Pick out each line in the records below that contains the word "pixel" and copy those lines.
** start WORKING DATA **
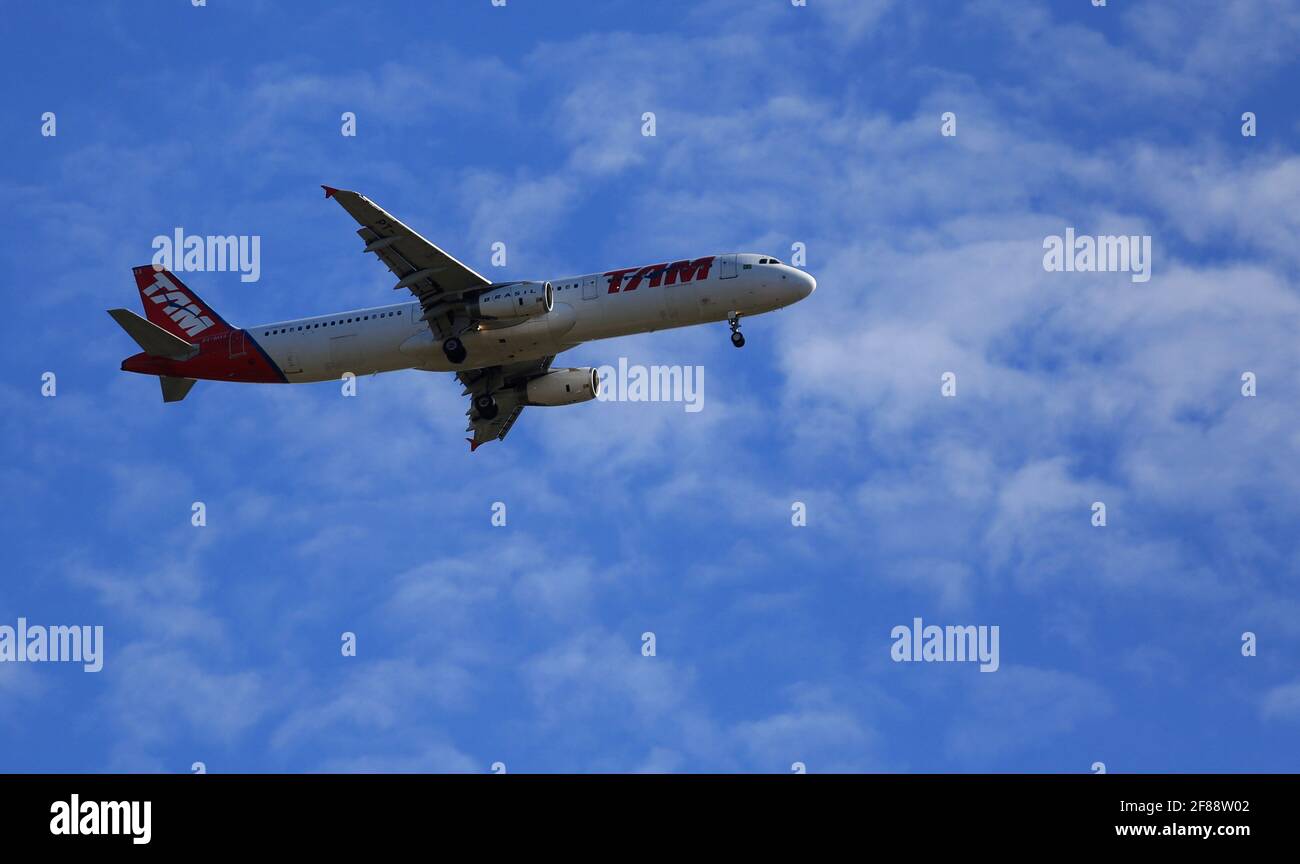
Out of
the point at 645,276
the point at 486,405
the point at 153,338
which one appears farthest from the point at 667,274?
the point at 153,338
** end WORKING DATA **
** start WORKING DATA **
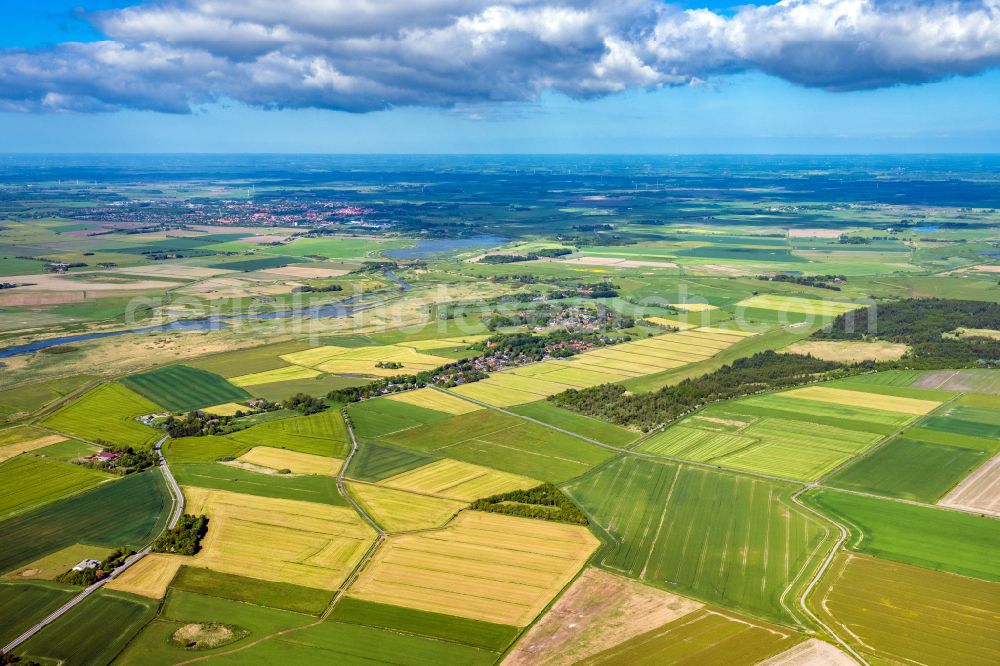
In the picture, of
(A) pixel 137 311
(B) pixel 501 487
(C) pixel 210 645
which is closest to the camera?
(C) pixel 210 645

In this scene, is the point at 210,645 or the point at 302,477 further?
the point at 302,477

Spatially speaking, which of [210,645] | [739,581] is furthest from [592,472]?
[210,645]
** end WORKING DATA **
**SOLUTION TO THE PROBLEM:**
(A) pixel 137 311
(B) pixel 501 487
(C) pixel 210 645
(C) pixel 210 645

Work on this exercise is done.